======== Source document ========
Review: A Bizarre Mix of Tones and Styles, Old May Frustrate But Stays Intriguing, Watchable

Based on the graphic novel Sandcastle by Pierre-Oscar Lévy and Frederick Peeters, writer/director M. Night Shyamalan’s Old is a bizarre mix of a thriller, family drama, science fiction, and psychological dissection about a nuclear family on vacation on a tropical island who wander onto a secluded beach that they can’t escape and where they immediately start aging at a rate of a few years per hour. Along with a handful of other fellow tourists also on the “secret” beach, they all look for ways to get out of the area. But going back the way they came makes them pass out and eventually stumble back to the beach; swimming isn’t an option; and even climbing up the steep rocks that form the boundary of one way out turns out to be too dangerous.
======== Record set ========
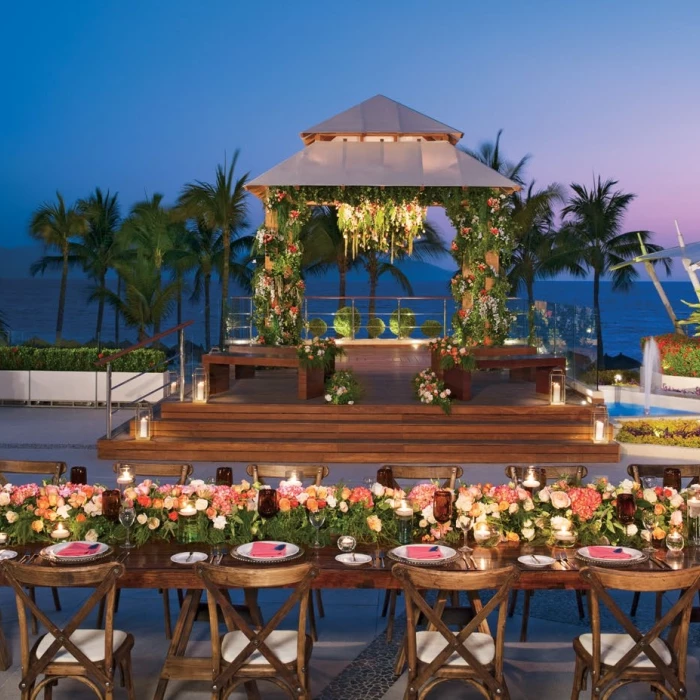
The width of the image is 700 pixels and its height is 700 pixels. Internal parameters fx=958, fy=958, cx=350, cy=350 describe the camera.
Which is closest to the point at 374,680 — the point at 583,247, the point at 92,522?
the point at 92,522

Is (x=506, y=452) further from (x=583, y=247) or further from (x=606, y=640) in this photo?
(x=583, y=247)

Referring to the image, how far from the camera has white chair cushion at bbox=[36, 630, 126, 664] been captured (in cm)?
432

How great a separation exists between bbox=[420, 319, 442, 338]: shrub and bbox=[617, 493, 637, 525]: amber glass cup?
45.7 ft

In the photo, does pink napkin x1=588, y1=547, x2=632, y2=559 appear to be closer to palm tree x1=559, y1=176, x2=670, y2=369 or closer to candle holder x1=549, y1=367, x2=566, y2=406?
candle holder x1=549, y1=367, x2=566, y2=406

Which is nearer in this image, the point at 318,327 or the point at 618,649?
the point at 618,649

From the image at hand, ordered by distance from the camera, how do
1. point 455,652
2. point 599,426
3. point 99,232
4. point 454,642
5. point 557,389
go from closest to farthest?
point 454,642 < point 455,652 < point 599,426 < point 557,389 < point 99,232

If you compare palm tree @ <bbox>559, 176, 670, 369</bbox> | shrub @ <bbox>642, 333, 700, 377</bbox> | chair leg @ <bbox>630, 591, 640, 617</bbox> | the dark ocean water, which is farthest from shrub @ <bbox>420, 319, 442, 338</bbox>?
the dark ocean water

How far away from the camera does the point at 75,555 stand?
4.59m

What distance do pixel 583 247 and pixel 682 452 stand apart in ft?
50.7

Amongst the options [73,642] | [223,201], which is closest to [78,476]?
[73,642]

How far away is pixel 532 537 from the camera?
16.0 ft

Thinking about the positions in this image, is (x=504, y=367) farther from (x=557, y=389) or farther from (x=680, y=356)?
(x=680, y=356)

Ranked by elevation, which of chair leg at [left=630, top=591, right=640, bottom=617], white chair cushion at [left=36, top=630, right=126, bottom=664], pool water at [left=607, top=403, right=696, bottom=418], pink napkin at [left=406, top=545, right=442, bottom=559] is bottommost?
chair leg at [left=630, top=591, right=640, bottom=617]

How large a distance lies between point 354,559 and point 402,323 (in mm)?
14647
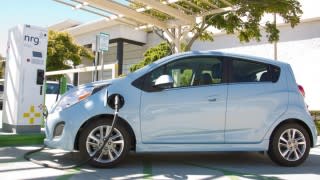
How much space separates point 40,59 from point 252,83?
467cm

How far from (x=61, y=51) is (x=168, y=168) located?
27.3m

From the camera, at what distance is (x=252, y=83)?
608 cm

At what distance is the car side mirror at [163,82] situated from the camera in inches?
219

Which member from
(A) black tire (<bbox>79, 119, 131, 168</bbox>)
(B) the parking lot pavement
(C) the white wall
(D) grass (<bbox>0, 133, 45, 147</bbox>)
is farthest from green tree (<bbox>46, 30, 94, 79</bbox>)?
(A) black tire (<bbox>79, 119, 131, 168</bbox>)

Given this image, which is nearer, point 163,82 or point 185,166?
point 163,82

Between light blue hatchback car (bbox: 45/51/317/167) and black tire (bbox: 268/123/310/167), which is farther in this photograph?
black tire (bbox: 268/123/310/167)

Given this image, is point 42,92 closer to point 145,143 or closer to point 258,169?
point 145,143

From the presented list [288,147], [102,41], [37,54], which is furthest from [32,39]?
[288,147]

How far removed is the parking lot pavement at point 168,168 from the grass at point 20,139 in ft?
0.79

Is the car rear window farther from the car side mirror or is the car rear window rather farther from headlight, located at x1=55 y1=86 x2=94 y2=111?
headlight, located at x1=55 y1=86 x2=94 y2=111

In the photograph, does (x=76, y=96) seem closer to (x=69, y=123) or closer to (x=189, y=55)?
(x=69, y=123)

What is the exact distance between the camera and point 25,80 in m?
8.39

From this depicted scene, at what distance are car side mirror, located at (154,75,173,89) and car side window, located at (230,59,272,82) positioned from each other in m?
1.00

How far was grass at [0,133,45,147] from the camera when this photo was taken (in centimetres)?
742
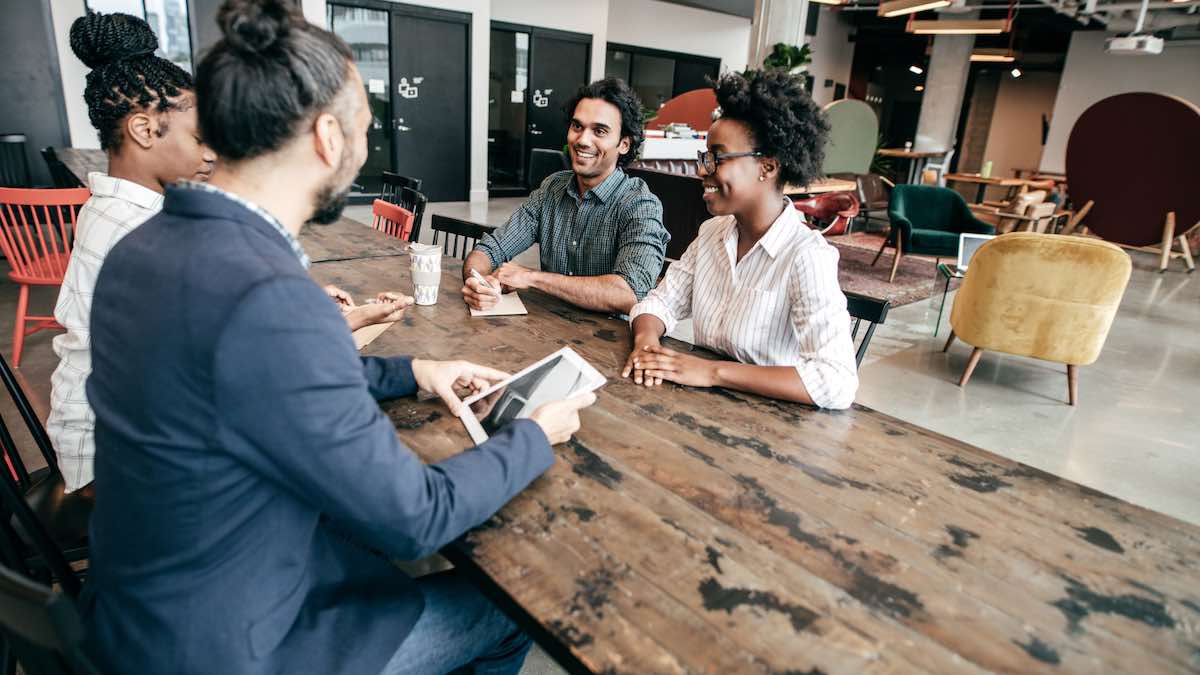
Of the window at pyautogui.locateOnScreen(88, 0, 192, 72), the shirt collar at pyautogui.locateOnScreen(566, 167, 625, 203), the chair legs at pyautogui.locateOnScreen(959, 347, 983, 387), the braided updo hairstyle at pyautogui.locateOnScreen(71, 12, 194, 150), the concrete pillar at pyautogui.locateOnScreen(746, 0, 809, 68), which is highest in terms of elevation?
the concrete pillar at pyautogui.locateOnScreen(746, 0, 809, 68)

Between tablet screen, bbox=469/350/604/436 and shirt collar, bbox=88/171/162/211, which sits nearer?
tablet screen, bbox=469/350/604/436

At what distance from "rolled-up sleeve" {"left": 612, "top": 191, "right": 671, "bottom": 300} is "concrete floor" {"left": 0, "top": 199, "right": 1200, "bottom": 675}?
1151mm

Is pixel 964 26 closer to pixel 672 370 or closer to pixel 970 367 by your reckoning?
pixel 970 367

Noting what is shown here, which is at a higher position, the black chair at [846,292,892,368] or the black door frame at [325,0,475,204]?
the black door frame at [325,0,475,204]

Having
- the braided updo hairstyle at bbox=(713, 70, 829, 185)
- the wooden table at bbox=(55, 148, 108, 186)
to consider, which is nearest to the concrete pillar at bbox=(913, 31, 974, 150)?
the braided updo hairstyle at bbox=(713, 70, 829, 185)

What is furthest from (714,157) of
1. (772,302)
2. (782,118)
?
(772,302)

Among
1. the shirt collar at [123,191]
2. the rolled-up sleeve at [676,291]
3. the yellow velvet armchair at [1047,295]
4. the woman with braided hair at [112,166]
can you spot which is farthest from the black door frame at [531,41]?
the shirt collar at [123,191]

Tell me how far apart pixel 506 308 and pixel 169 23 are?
6737 millimetres

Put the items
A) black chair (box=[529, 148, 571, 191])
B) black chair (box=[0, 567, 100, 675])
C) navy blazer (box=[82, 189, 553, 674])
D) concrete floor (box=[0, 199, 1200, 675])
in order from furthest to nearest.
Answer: black chair (box=[529, 148, 571, 191])
concrete floor (box=[0, 199, 1200, 675])
navy blazer (box=[82, 189, 553, 674])
black chair (box=[0, 567, 100, 675])

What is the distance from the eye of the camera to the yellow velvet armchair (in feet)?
11.1

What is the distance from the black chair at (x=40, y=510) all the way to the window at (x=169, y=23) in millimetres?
5998

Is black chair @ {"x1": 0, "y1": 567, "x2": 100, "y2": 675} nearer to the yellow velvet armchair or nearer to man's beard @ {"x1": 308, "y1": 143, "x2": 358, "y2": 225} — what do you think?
man's beard @ {"x1": 308, "y1": 143, "x2": 358, "y2": 225}

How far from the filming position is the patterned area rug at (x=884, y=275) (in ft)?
19.0

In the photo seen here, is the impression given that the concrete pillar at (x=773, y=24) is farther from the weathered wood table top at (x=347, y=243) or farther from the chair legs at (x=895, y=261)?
the weathered wood table top at (x=347, y=243)
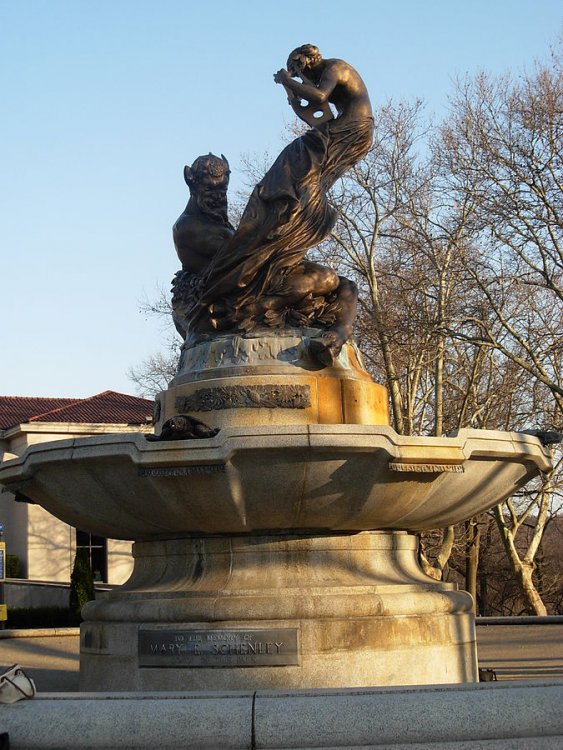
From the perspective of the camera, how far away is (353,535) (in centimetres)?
827

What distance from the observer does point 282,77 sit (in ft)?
32.6

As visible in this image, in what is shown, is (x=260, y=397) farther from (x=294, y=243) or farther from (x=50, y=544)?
(x=50, y=544)

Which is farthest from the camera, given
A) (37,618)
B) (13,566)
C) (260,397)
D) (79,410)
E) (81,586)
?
(79,410)

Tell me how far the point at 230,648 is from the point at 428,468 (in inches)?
75.5

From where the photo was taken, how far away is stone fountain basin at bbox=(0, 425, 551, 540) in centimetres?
730

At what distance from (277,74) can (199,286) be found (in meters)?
2.25

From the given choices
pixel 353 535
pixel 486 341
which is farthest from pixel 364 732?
pixel 486 341

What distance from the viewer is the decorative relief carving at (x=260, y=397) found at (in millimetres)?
8547

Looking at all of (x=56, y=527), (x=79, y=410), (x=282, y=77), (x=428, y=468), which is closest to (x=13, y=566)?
(x=56, y=527)

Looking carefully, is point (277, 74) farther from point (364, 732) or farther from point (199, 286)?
point (364, 732)

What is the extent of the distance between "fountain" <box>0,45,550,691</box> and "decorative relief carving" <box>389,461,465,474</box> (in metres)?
0.01

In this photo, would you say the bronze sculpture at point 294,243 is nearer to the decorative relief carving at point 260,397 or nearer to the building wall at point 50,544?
the decorative relief carving at point 260,397

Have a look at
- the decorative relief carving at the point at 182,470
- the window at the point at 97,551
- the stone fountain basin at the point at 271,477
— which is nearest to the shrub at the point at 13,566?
the window at the point at 97,551

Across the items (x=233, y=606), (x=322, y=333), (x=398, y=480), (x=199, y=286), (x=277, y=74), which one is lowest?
(x=233, y=606)
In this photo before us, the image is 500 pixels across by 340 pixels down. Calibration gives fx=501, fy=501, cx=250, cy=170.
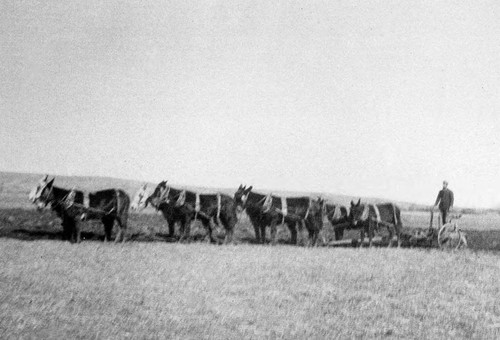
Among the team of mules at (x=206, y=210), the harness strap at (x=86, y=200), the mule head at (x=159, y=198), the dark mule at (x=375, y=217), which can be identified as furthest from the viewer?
the dark mule at (x=375, y=217)

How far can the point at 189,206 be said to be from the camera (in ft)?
58.4

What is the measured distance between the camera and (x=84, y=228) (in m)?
20.3

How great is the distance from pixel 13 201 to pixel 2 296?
96.2 ft

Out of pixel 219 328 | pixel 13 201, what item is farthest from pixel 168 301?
pixel 13 201

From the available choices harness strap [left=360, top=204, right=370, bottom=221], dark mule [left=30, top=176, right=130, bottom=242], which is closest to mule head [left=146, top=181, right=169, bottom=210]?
dark mule [left=30, top=176, right=130, bottom=242]

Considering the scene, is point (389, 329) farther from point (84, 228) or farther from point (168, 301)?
point (84, 228)

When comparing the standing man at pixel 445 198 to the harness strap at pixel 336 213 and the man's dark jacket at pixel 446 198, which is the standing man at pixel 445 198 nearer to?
the man's dark jacket at pixel 446 198

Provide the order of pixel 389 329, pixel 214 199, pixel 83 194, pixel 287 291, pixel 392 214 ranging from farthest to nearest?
pixel 392 214 < pixel 214 199 < pixel 83 194 < pixel 287 291 < pixel 389 329

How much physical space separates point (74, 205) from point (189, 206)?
389cm

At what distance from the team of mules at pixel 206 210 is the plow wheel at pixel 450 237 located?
1.56m

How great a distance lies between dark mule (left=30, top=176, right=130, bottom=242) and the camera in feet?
52.5

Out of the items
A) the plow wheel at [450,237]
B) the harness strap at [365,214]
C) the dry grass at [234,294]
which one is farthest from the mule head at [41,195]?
the plow wheel at [450,237]

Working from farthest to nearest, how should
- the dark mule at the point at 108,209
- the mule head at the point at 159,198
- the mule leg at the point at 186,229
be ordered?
the mule head at the point at 159,198 → the mule leg at the point at 186,229 → the dark mule at the point at 108,209

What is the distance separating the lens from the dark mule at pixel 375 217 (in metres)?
18.9
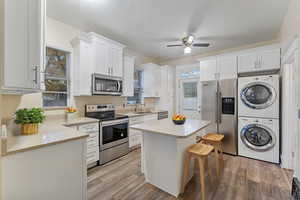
========
■ Complete the following:
**1)** In the review, what graphic novel is Old based on?
**2)** Reproduce the review from "Based on the" up to and including "be too dangerous.".

■ Answers per task:
**1)** Sandcastle, by Pierre-Oscar Lévy and Frederick Peeters.

**2)**
Based on the graphic novel Sandcastle by Pierre-Oscar Lévy and Frederick Peeters, writer/director M. Night Shyamalan’s Old is a bizarre mix of a thriller, family drama, science fiction, and psychological dissection about a nuclear family on vacation on a tropical island who wander onto a secluded beach that they can’t escape and where they immediately start aging at a rate of a few years per hour. Along with a handful of other fellow tourists also on the “secret” beach, they all look for ways to get out of the area. But going back the way they came makes them pass out and eventually stumble back to the beach; swimming isn’t an option; and even climbing up the steep rocks that form the boundary of one way out turns out to be too dangerous.